Incomplete documentation can slow regulatory review or cause biomarker-related endpoints to be questioned or removed from submissions. Maintaining clear records of assay version, validation reports, and sample handling builds confidence that PD results are both reliable and reproducible 6,7.
10. Endpoint alignment and interpretation
Pharmacodynamic biomarkers often fail not because the science is wrong, but because the assay is not linked to the trial’s clinical questions. When the PD readout does not clearly support decisions such as dose selection, safety review, or early signs of efficacy, the data end up classified as exploratory and are rarely used to guide the program.
In published Phase 1 immuno-oncology studies, measurable correlations between PD changes and patient outcomes were seen in only about 7 to 9 percent of cases, and just 8 percent of PD studies were cited in later trials. This shows that many PD assays produce interesting biological data but not information that drives dosing or development decisions5,9.
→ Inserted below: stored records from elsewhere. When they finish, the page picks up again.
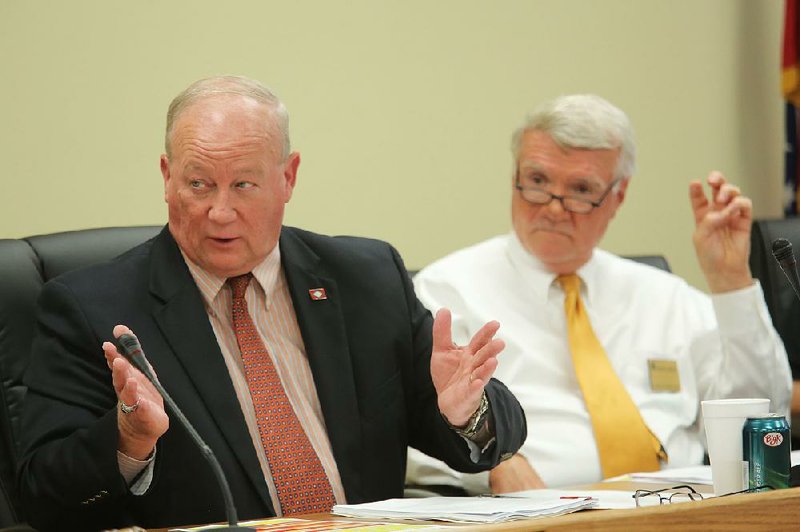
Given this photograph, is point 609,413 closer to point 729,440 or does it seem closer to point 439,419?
point 439,419

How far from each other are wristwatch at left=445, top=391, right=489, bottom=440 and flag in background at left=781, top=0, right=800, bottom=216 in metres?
3.10

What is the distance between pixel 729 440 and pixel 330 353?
2.87 ft

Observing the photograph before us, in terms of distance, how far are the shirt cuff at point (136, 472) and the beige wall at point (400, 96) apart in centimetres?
129

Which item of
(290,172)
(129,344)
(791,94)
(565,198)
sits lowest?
(129,344)

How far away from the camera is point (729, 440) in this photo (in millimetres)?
2205

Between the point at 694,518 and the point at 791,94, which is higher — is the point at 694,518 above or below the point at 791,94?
below

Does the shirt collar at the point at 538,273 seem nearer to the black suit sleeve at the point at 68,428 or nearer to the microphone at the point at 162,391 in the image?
the black suit sleeve at the point at 68,428

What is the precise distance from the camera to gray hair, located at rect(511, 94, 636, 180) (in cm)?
338

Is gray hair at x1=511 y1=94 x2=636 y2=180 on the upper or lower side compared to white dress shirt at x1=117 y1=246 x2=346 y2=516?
upper

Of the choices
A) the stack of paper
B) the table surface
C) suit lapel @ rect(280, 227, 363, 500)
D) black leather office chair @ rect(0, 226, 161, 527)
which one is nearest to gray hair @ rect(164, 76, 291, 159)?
suit lapel @ rect(280, 227, 363, 500)

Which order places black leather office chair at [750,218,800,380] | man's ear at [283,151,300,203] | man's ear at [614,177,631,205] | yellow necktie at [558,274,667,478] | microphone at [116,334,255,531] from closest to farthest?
1. microphone at [116,334,255,531]
2. man's ear at [283,151,300,203]
3. yellow necktie at [558,274,667,478]
4. man's ear at [614,177,631,205]
5. black leather office chair at [750,218,800,380]

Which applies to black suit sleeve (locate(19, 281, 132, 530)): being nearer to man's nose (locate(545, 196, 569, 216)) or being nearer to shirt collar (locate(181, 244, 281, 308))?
shirt collar (locate(181, 244, 281, 308))

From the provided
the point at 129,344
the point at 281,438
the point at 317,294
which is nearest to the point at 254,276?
the point at 317,294

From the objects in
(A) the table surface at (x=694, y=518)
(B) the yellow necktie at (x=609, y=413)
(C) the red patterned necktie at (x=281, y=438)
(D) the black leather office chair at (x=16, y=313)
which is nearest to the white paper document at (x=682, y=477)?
(B) the yellow necktie at (x=609, y=413)
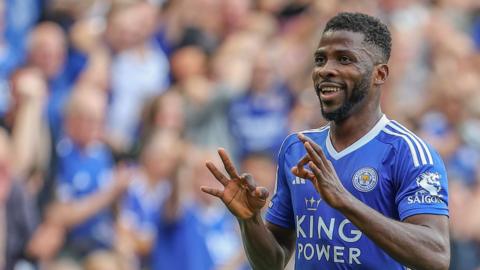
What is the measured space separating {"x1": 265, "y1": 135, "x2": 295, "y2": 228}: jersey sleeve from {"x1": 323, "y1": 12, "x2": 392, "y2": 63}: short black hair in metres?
0.61

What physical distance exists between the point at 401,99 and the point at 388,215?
6.52m

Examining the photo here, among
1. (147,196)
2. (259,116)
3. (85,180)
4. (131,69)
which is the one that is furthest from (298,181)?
(259,116)

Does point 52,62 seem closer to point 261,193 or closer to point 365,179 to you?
point 261,193

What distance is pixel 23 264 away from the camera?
318 inches

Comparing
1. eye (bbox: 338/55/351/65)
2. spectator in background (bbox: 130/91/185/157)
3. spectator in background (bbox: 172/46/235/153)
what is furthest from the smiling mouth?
spectator in background (bbox: 172/46/235/153)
The trials that succeed tend to:
- Test assays on patient-derived samples, not just healthy donors or preclinical models
- Select biomarkers based on real prevalence and trial endpoints
- Ensure data turnaround aligns with dose-escalation and safety decisions
Roughly 70% of PD biomarker work relies on blood-based assays, yet few generate data that shape trial decisions. When validation, logistics, and timing align, PD biomarkers become decision tools, not just data points.